Güncelleme Tarihi:
Selim Edes’in ’Rüşvetin belgesi mi olur’ sözü ile hatırlanan davada sanıklar hakkında açılan davanın ortadan kaldırılmasını talep eden Savcı, kararın kesinleşmesinden sonra sanıklardan Engin Civan hakkındaki yakalama emrinin de kaldırılmasını talep etti.
SAVCININ MÜTALAASI:
İstanbul 3. Ağır Ceza Mahkemesi’ndeki duruşmada mütalaasını açıklayan Savcı Rasim Işıkaltın, dava konusu olayların meydana geldiği 8 Aralık 1989 ile 16 Şubat 1990 arasında sanıklardan Engin Civan’ın Emlak Bankası Genel Müdürü olduğunu belirterek şunları söyledi:
Aynı tarihlerde Yalçın Sayın Genel Müdür Yardımcısı, Osman Fethi Okyar, Ökmen Atamyıldız, Veli Öztürk, Hüseyin Kömürcüoğlu bankanın yönetim kurulu üyesi, Ünal Özüak Emlak Portföy Yönetim Başkanı, Necati Altıntaş Planlama Grubu Müdür Yardımcısıydı. Selim Edes ile Kemal Ayyıldız, Eksan A.Ş, Konut A.Ş ile Eska İnşaat A.Ş’nin sorumlu ve yetkilisiydi. Yurtdışındaki yüklenici firmanın yönetici ve sorumluları da Bertel Stenhelmer Nethorst, Marıo Delfovero, Thomas Kimar Filhelm Stenberg ve Anyhony Wertherill’di.

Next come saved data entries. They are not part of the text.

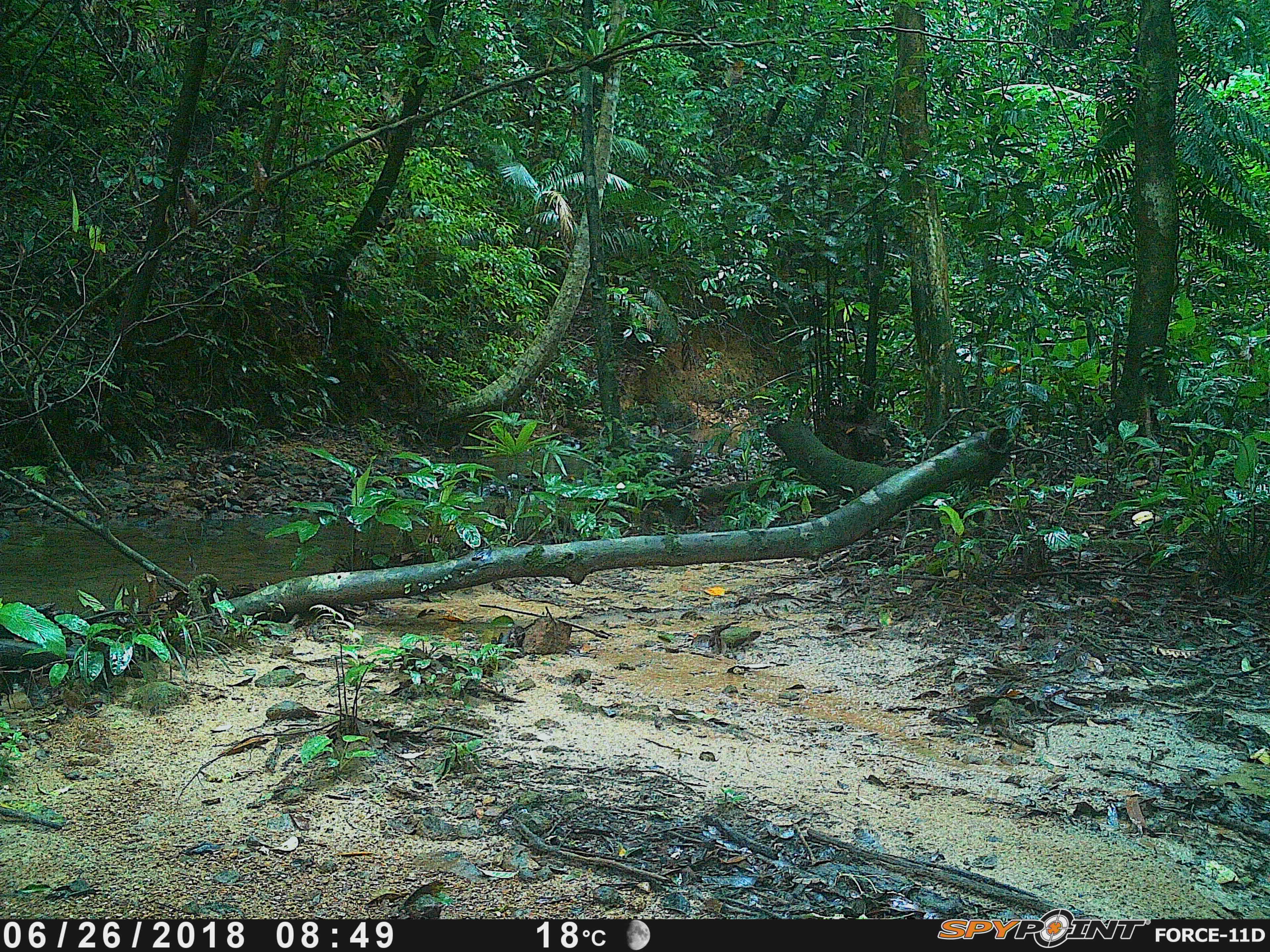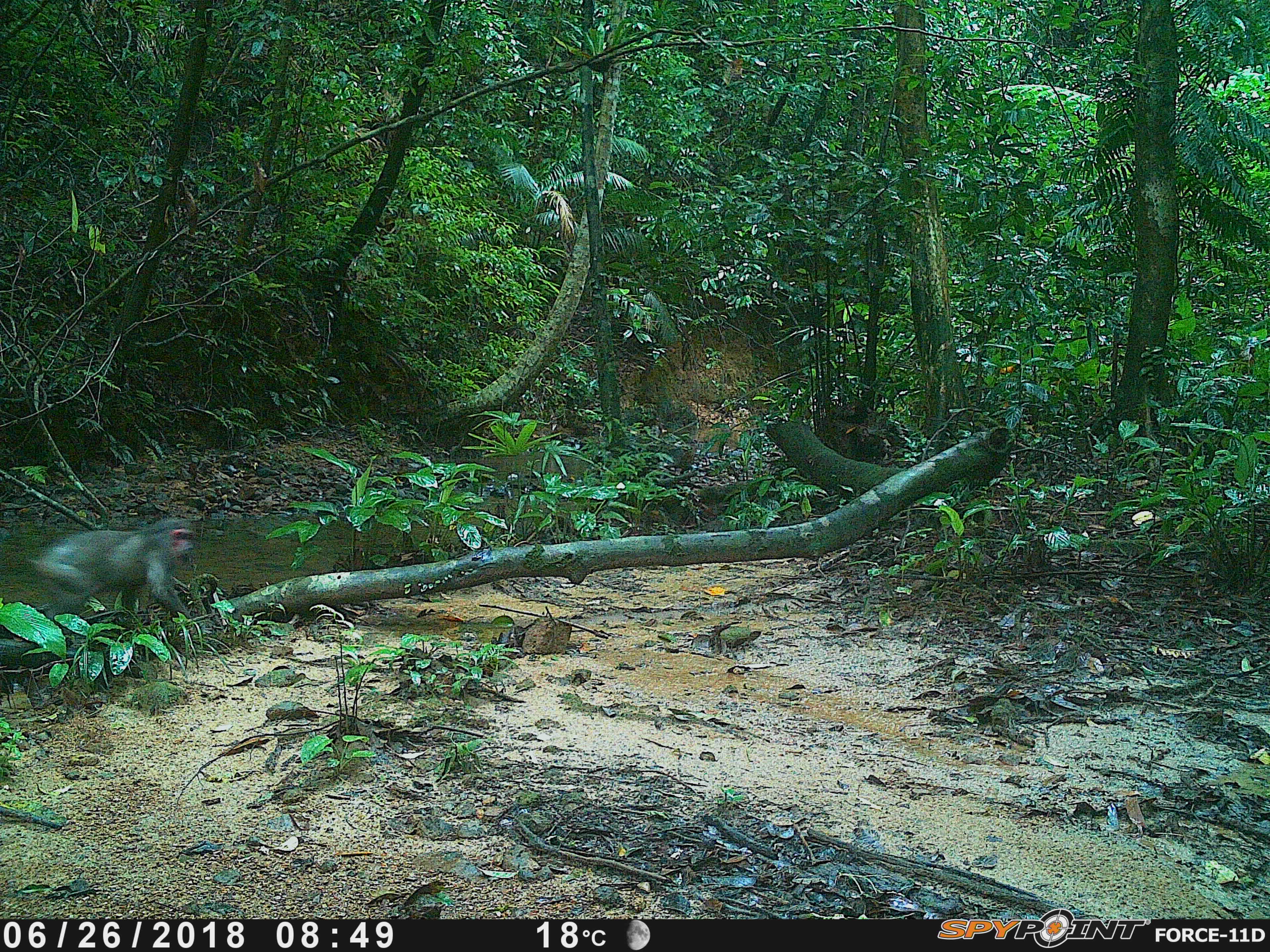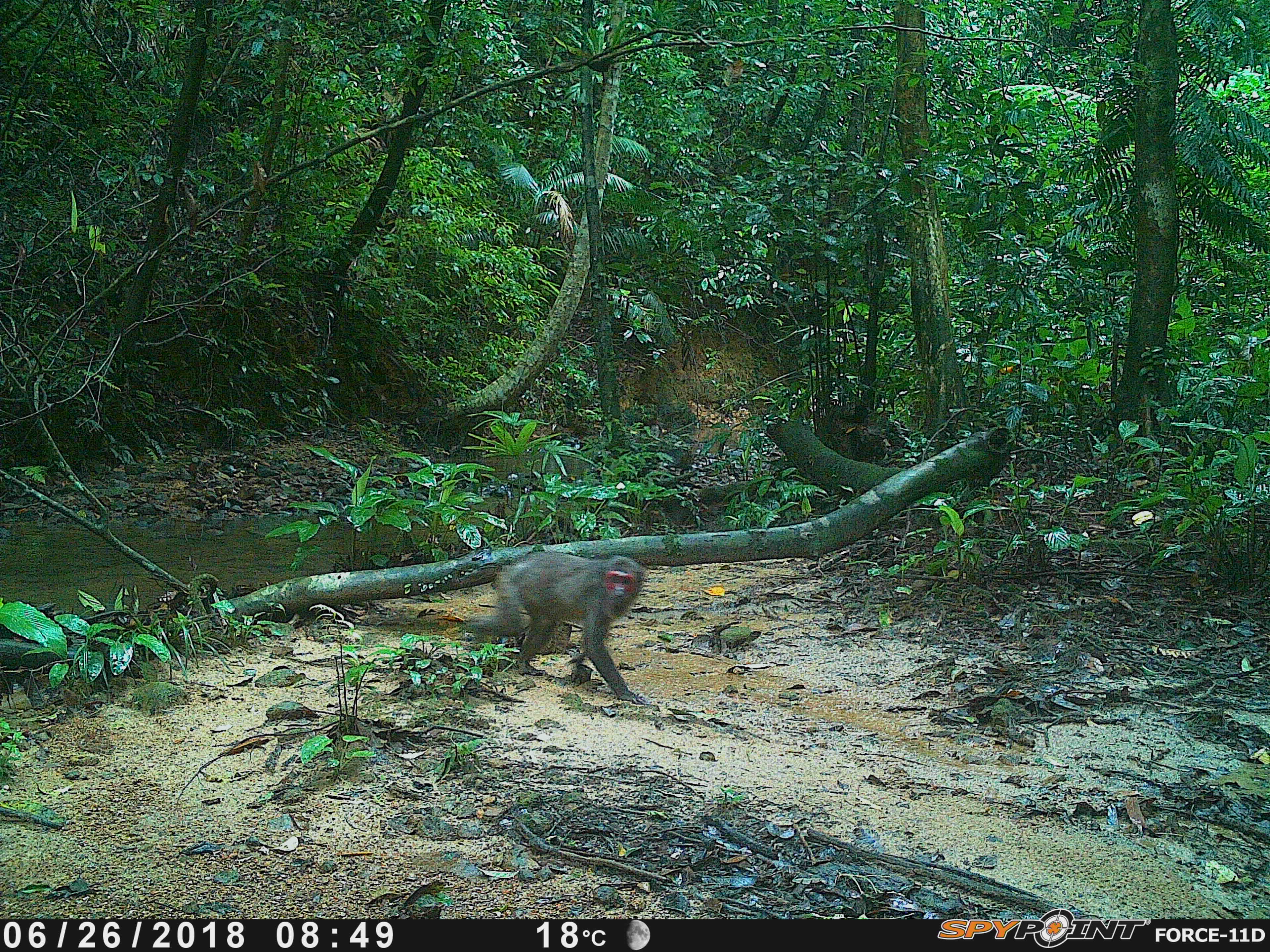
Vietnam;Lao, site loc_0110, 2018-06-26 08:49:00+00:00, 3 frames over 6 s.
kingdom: Animalia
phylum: Chordata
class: Mammalia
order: Primates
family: Cercopithecidae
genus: Macaca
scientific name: Macaca arctoides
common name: stump-tailed macaque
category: stump tailed macaque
Stump tailed macaque (stump-tailed macaque) (Macaca arctoides). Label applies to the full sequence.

Anatepe projesinde, Eska grubuna dahil Eksan A.Ş, 16 Eylül 1987 tarihli sözleşmeden doğan hak ve yükümlülüklerinin bir bölümünü, işi yapmadan avansı almak için, paravan Mang Şirketi’ne devretti. Sözleşmede bankanın hareket serbestisini ortadan kaldıran hükümlere yer verildiği, orantısız tazminat yükü altına sokulduğu, inşaat metrekare fiyatlarının Bayındırlık Bakanlığı’nın fiyatlarını katladığı iddia edildi.
Eska grubuna usulsüz para aktarıldığı, banka aleyhine hileli ve dengesiz sözleşmeler yapıldığı iddiasıyla sanıklar hakkında dava açıldı. Bilirkişi heyetinin hazırladığı raporda, sözleşmelerin avans uygulamasına ilişkin hükümleri, Borçlar Kanunu’na ve bankacılık uygulamalarına aykırı bulundu. Bankayı zarara uğratıcı nitelik taşıdığı saptandı. Mang Properties ile yapılan sözleşmelinin banka zararına yol açtığı belirtildi. Bu sözleşmeyle 16 Şubat 1990’da banka zararına 27 milyar 702 milyon 510 bin lira avans ödendiği belirlendi. Sanıkların görevlerini kötüye kullandıkları anlaşıldı.
YARGITAY BOZMUŞTU:
Yargıtay 5. Ceza Dairesi, 20 Temmuz 2003’te yerel mahkemenin sanıkların suç vasfını emniyeti suiistimal olarak değerlendirerek zamanaşımı nedeniyle davanın ortadan kaldırılması yönündeki kararını bozmuştu. Sanıkların eylemlerinin zimmet suçunu oluşturabileceği belirtilen bozma kararında, sanıkların suç vasfının 12 yıla kadar hapis cezası öngören zimmet olduğunun tespiti durumunda zamanaşımının da ortadan kalkacağı ifade edilmişti.